### PROBLEM
Nothing but the line containing "phylum: Chordata" and the lines after it in the entries below should appear, each repeated exactly.
───── RECORDS SUPPLIED ─────
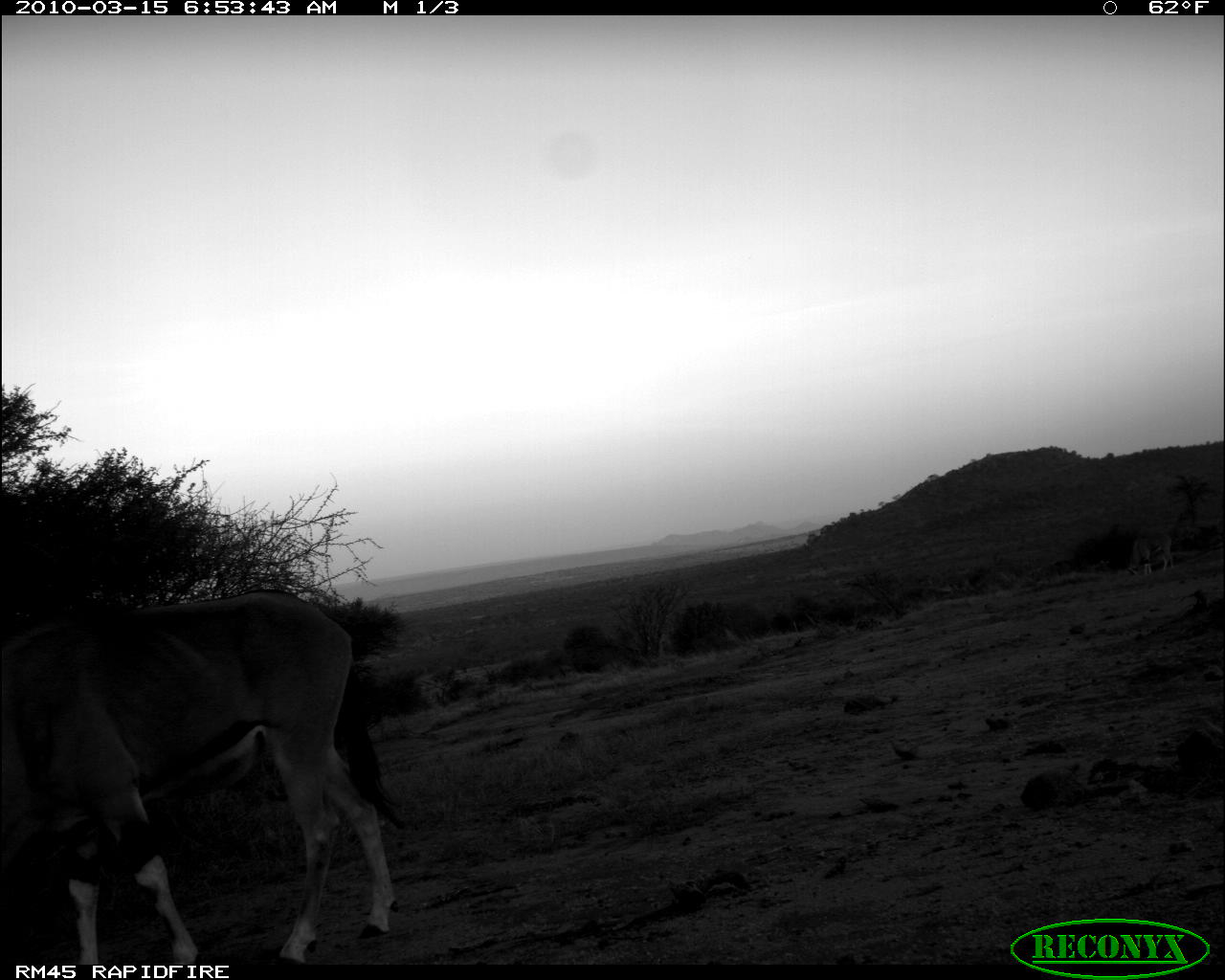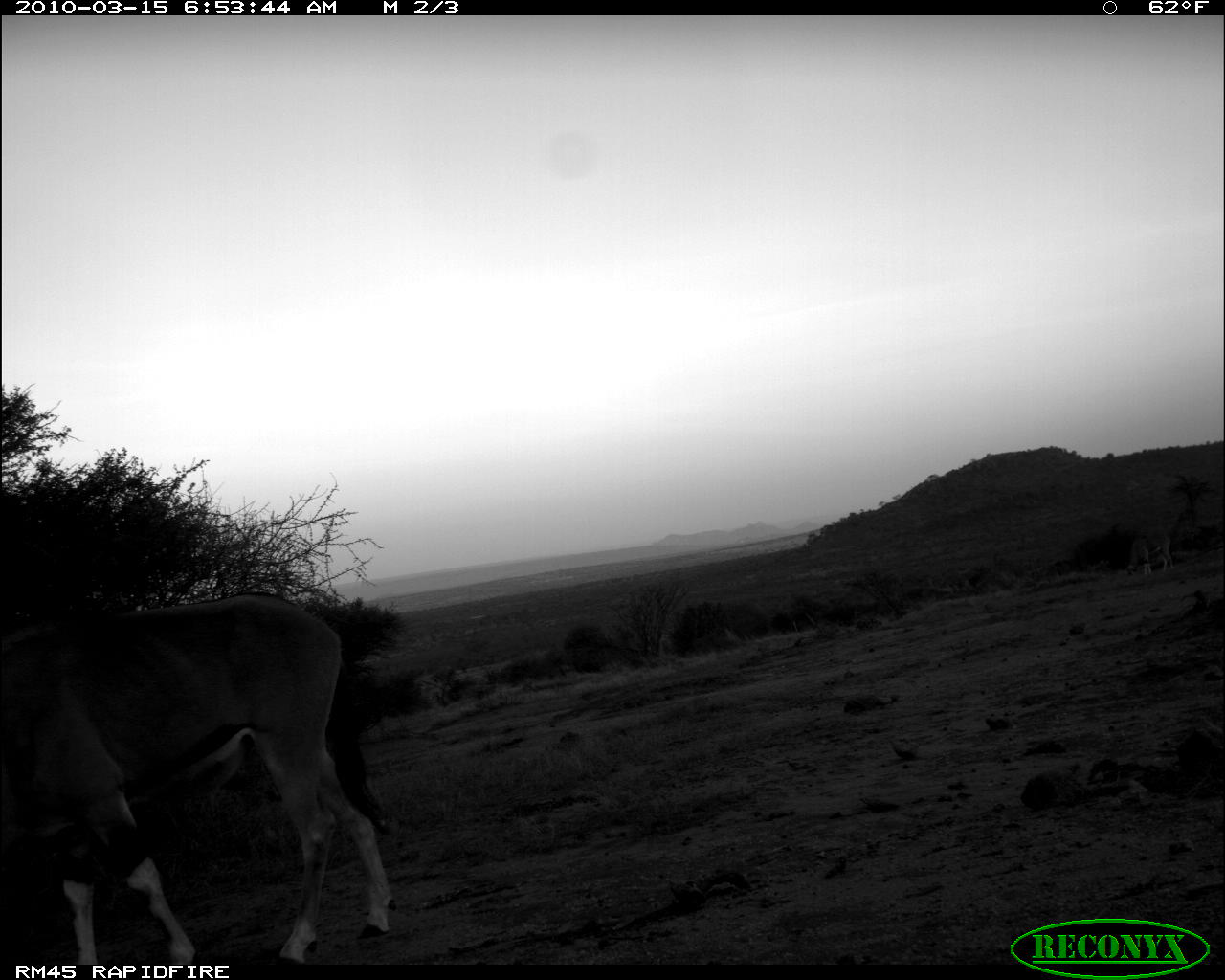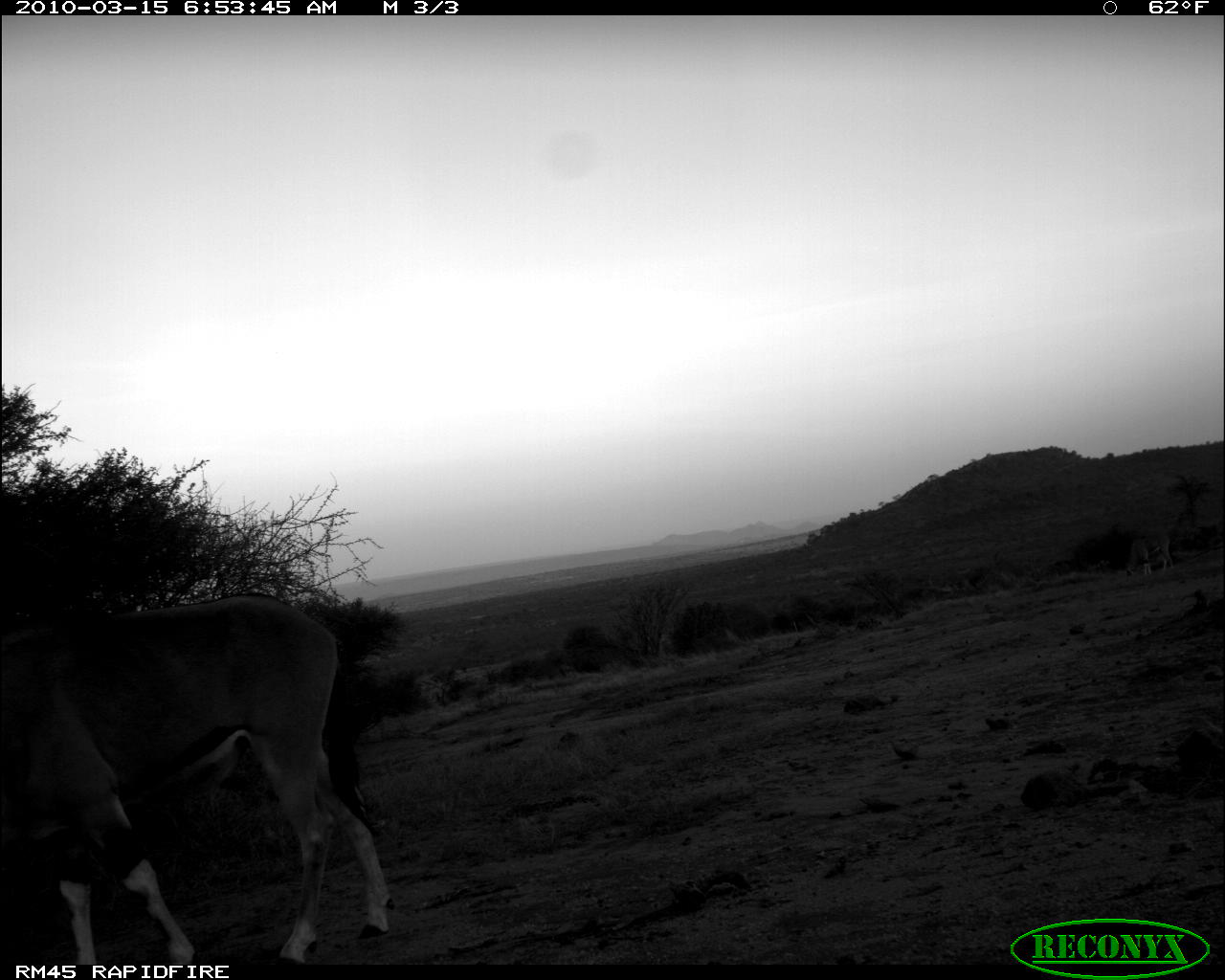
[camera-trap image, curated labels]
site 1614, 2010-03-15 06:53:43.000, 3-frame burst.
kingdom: Animalia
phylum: Chordata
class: Mammalia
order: Artiodactyla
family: Bovidae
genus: Oryx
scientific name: Oryx beisa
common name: east african oryx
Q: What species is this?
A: Oryx beisa (east african oryx).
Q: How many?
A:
─────
### RESPONSE AREA
phylum: Chordata
class: Mammalia
order: Artiodactyla
family: Bovidae
genus: Oryx
scientific name: Oryx beisa
common name: east african oryx
Q: What species is this?
A: Oryx beisa (east african oryx).
Q: How many?
A:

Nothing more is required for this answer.